Delayed by partying and carousing, the Galvin party finally departed for St. Michael, Alaska, on August 22 and arrived at the mouth of the Yukon River September 9, which was far too late in the season. Since the Mary Ellen Galvin was not suitable for the trip, they had sailed north in a cranky and unseaworthy vessel named the Cleveland. In St. Michael, Galvin purchased the river boat Yukoner, but she laboured up the Yukon and was trapped by winter before getting very far.

Meanwhile, Galvin took passage in a downriver steamer, leaving the Yukoner and her crew to fend for themselves. By Christmas, he was back in Dawson where he and Big Alex McDonald contributed heavily to Father Judge for the construction of a new hospital.

Thebo and his cattle, meanwhile, had to make their own way to Dawson City. They butchered the herd near Fort Selkirk in cool fall weather and loaded the meat onto scows headed for Dawson, but much of it spoiled during a warm spell. A year later, Thebo owned the meat business and Galvin was out.

When the Yukoner arrived in Dawson in the summer of 1899, a year behind schedule, much of the canned goods had spoiled. “Lord Jim,” who was entrusted with the finances, could not account for tens of thousands of dollars. Worried investors foreclosed on Galvin, taking in the process the claims entrusted to the North British American Company.

The fun-loving ex-millionaire had one final spree in the fall of 1899, going through his remaining cash as though he still had millions in the bank.

“Come on, boys,” he said, leading his procession of followers to the bar, “open up the best you have. The drinks are on me.”

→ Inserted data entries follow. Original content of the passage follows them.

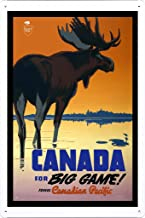 Tin Sign of Retro Vintage Travel Poster Canada (20x30cm) by Nature Scene Painting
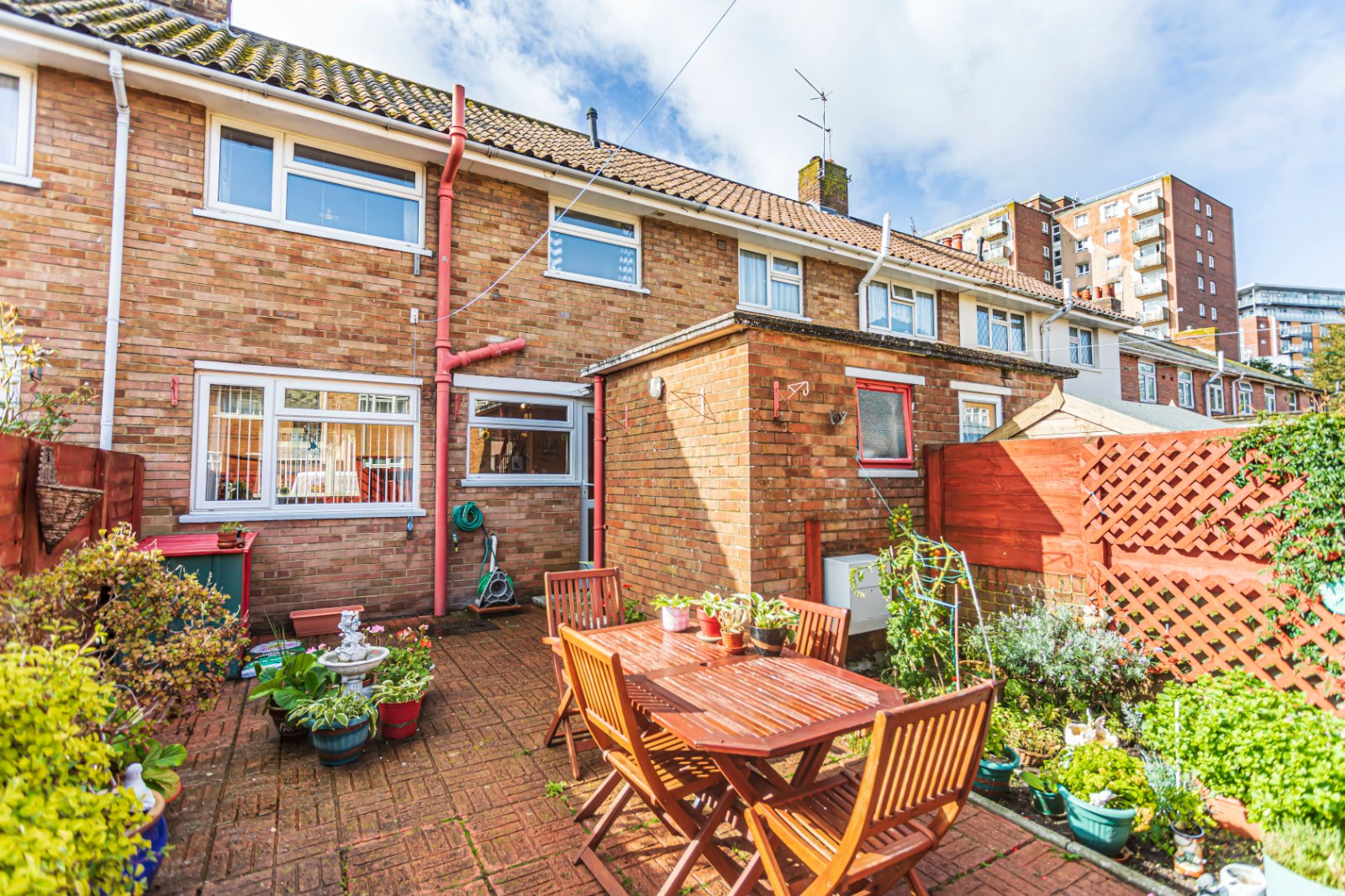 2 bed house for sale in Drake Road, Poole Quay - Property Image 1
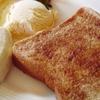 「甘い食パン」のアレンジレシピ!人気のシュガートーストの作り方!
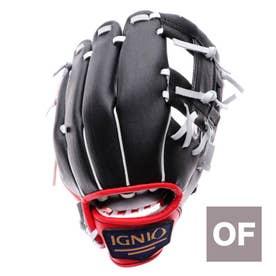 イグニオ IGNIO ユニセックス 軟式野球 野手用グラブ 8008024357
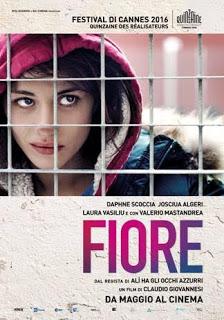 CINEMA Fiore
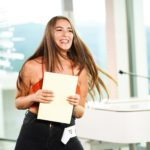 DSDS 2020 - Isabell Heck ist im Recall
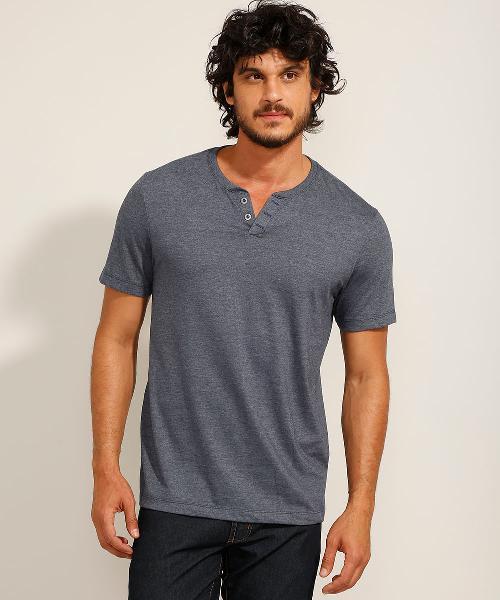 Camiseta masculina básica manga curta gola portuguesa azul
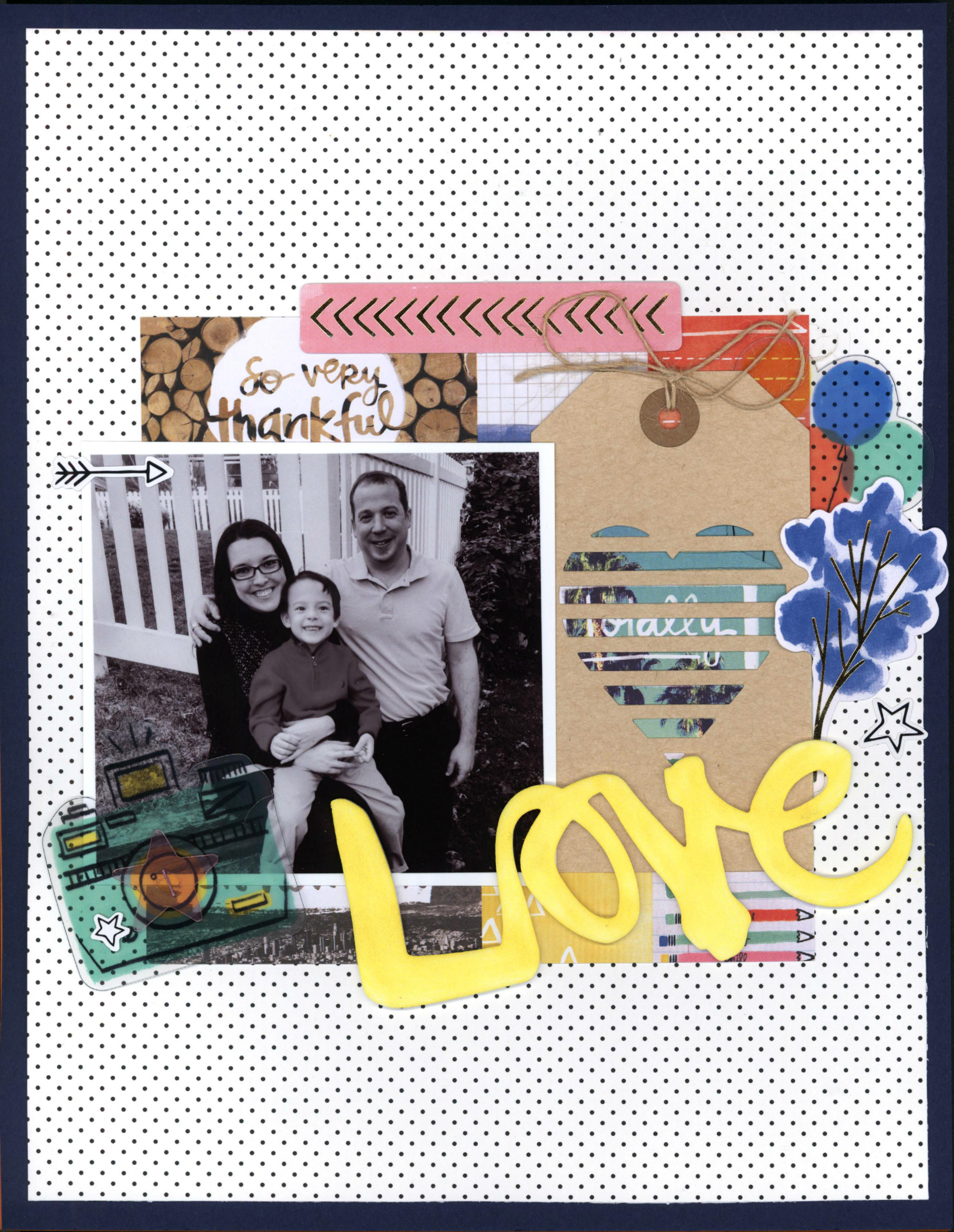 love_nicole martel_amy tangerine_american crafts_Clique Kits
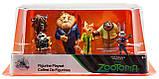 Disney Store Игровой набор с фигурками Зверополис Zootopia Exclusive 6-Piece PVC Figure Play Set, фото 2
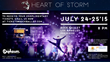 Heart of Storm Rock Ballet Production to Support Jay Nolan Community Services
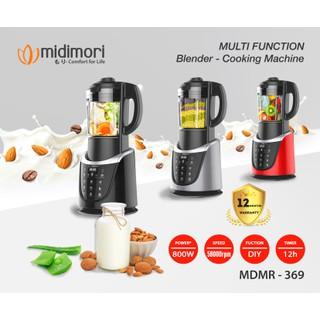 Máy làm sữa hạt xay nấu đa năng Midimori - MDMR-369 thumbnail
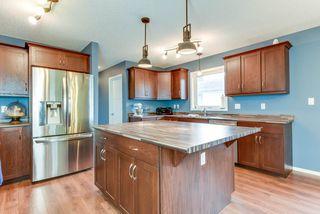 Main Photo: 8707 136 AV in Edmonton: Zone 02 House for sale : MLS®# E4119578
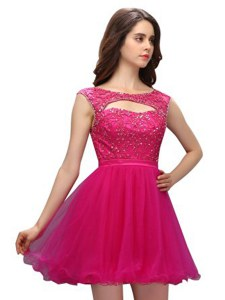 Sleeveless Organza Mini Length Zipper Cocktail Dresses in Fuchsia with Beading and Appliques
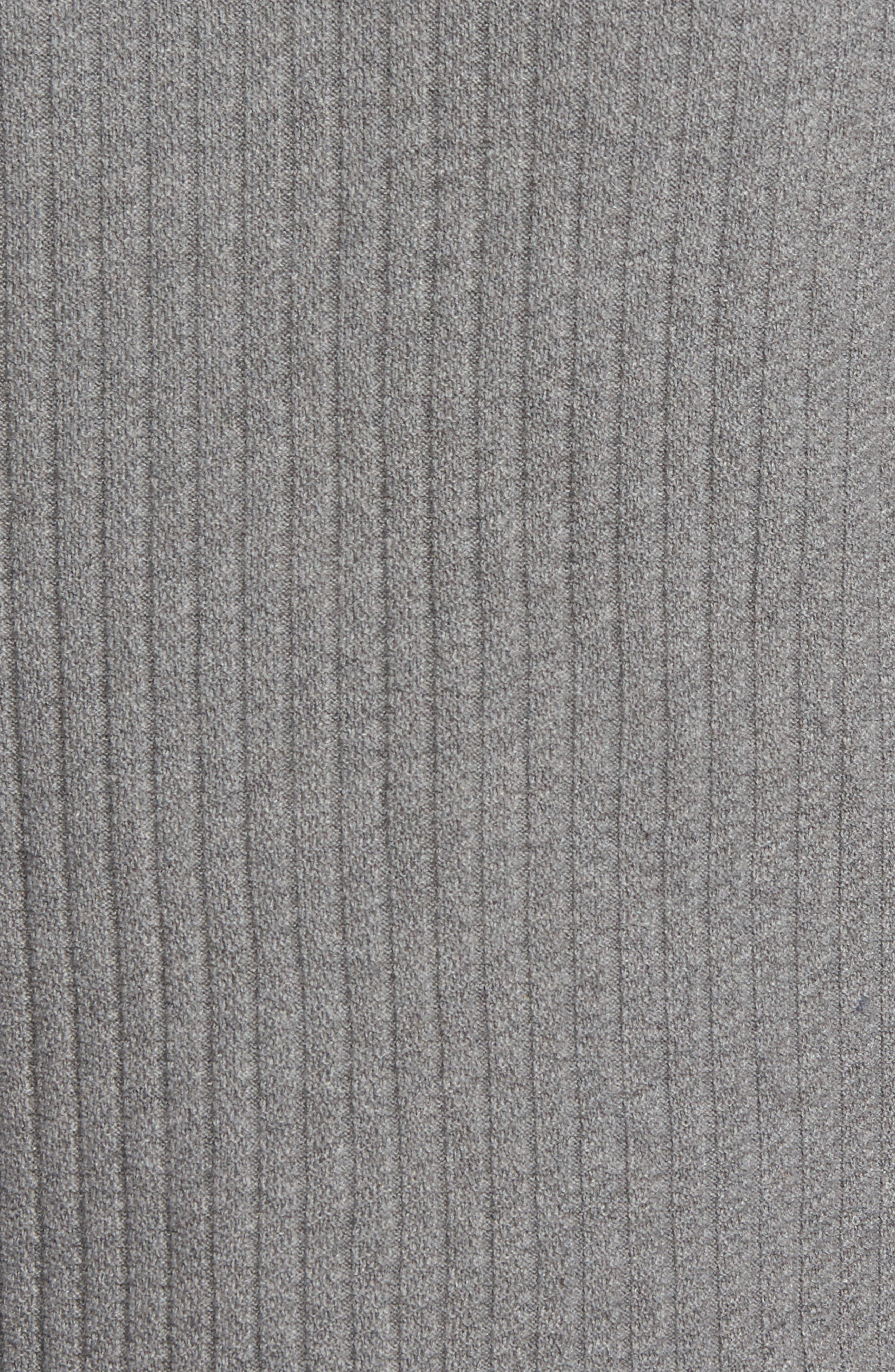 Bryant Rib-Knit V-Neck Sweater,                             Alternate thumbnail 5, color,                             039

After a hectic week of celebration, Galvin left town aboard the last steamer of the season. The Clara pushed its way through the slush ice of the Yukon River and disappeared around the bend. Three years later, Pat Galvin, while prospecting in the Philippines, contracted cholera when tending to a sick friend, and died. According to the newspaper, “Galvin ... was said to have greatly added to his fortune made in Montana, Alaska and San Francisco.”